New Recovery Tool to help with CrowdStrike issue impacting Windows endpoints
techcommunity.microsoft.comReally impressive that they got thru an entire develop, build, approval, and documentation process in just about 2 days. Not that any of those steps are extremely hard for this fix, but I'm always impressed when big corporations can move so fast
I sympathize with the engineers, QA, and everyone involved in getting this out.
I have to imagine it was a lot of long hours, and the testing was insane. The last thing I want to do is put this tool out and it somehow messes things up more.
But glad it’s out. Hopefully it helps with the remaining machines and with any that are being problematic.

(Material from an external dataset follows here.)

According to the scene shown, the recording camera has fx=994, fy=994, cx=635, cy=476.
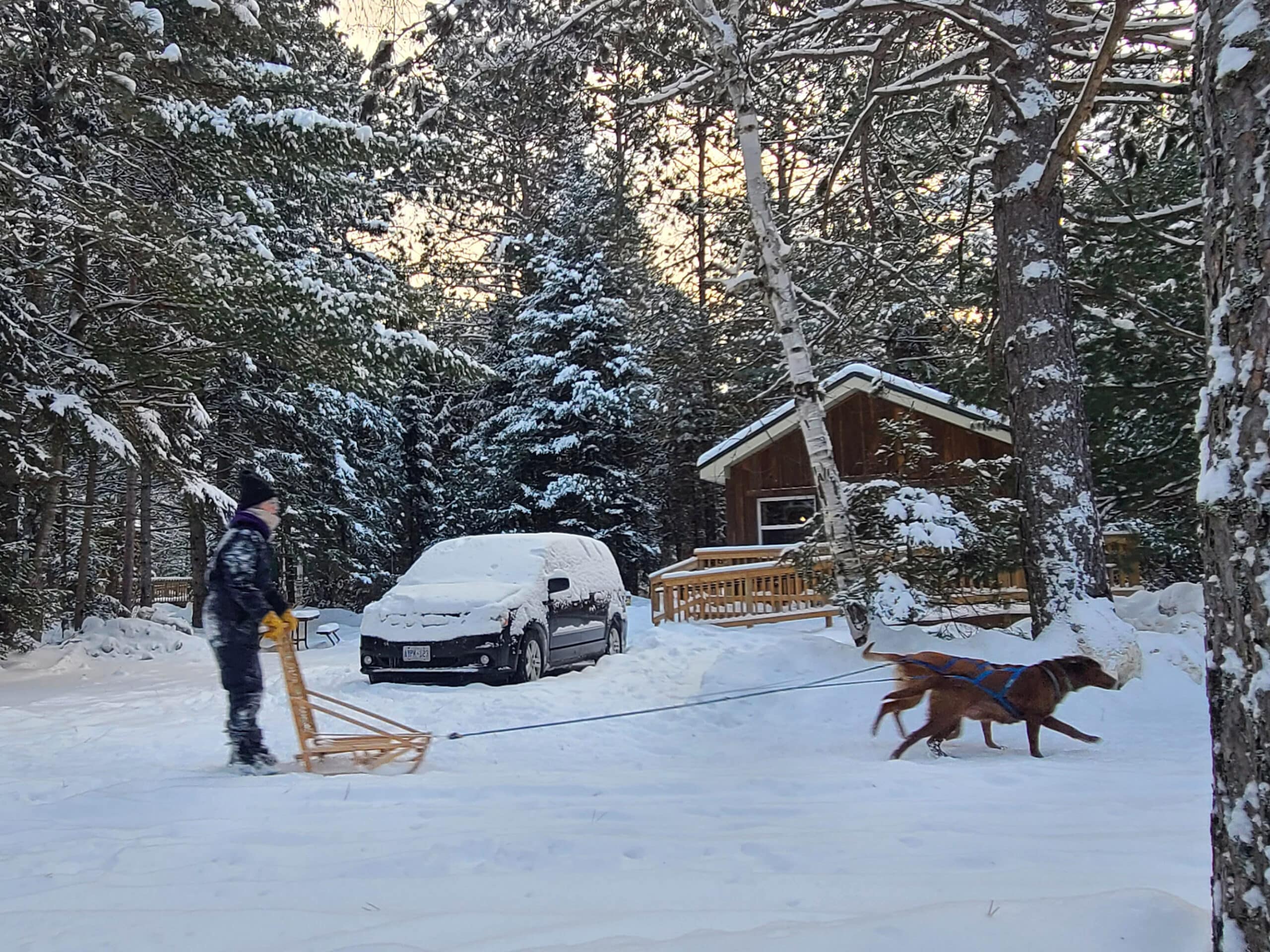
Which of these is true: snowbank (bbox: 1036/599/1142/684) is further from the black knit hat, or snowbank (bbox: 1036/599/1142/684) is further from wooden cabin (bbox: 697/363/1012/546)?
wooden cabin (bbox: 697/363/1012/546)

They probably got an exemption to fast track the release because this is a critical issue. I wouldn't expect testing to be so thorough for a release in 2 days. The exemption is more likely.
I wrote and maintained a tool that was sent to users when something went wrong.

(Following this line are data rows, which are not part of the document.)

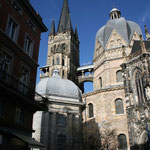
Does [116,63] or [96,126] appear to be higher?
[116,63]

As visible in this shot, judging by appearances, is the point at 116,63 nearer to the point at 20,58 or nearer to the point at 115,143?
the point at 115,143

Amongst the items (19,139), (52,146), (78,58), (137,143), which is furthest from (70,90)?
(78,58)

Man was I always afraid and stressed that the tool meant to help users when they were already having a failure was also having a failure.
Surveillance software is top priority of BigCo's nowadays. If they prove to be useful for governments they'll get softer antimonopoly measures.
To be fair, there isn't a whole lot of code there. I wouldn't be surprised if Microsoft had the WinPE generator written already for some other project.
Yeah, WinPE media tools have been around for years. Here is an article from 2021 (although it has been a thing long before then):
https://learn.microsoft.com/en-us/windows-hardware/manufactu...
Still, customizing the toolchain to fit this particular scenario and making sure it works, in two days, is commendable effort.
Actually they may not have a choice, since they have forced people to install their local windows with a Microsoft login, and tying bitlocker to this login, there is probably many situations out there that requires microsoft login supported winPE just to fix this
When their bottom line and head is at stake, what were they supposed to do?
They could say "third party kernel modules are installed at your own risk" and provide the usual level of business hours support. CrowdStrike fucked up and Microsoft is helping its customers recover from CrowdStrike's fuckup.
They made a special memory allocator for Windows 95 to avoid a crash caused by a bug in SimCity https://www.joelonsoftware.com/2000/05/24/strategy-letter-ii...
They are not only backward compatible or bug compatible. They are others-person-bug compatible. It's the only way to prevent users thinking about switching to another OS.
Reminds me of this famous post from Linus about being "bug-compatible".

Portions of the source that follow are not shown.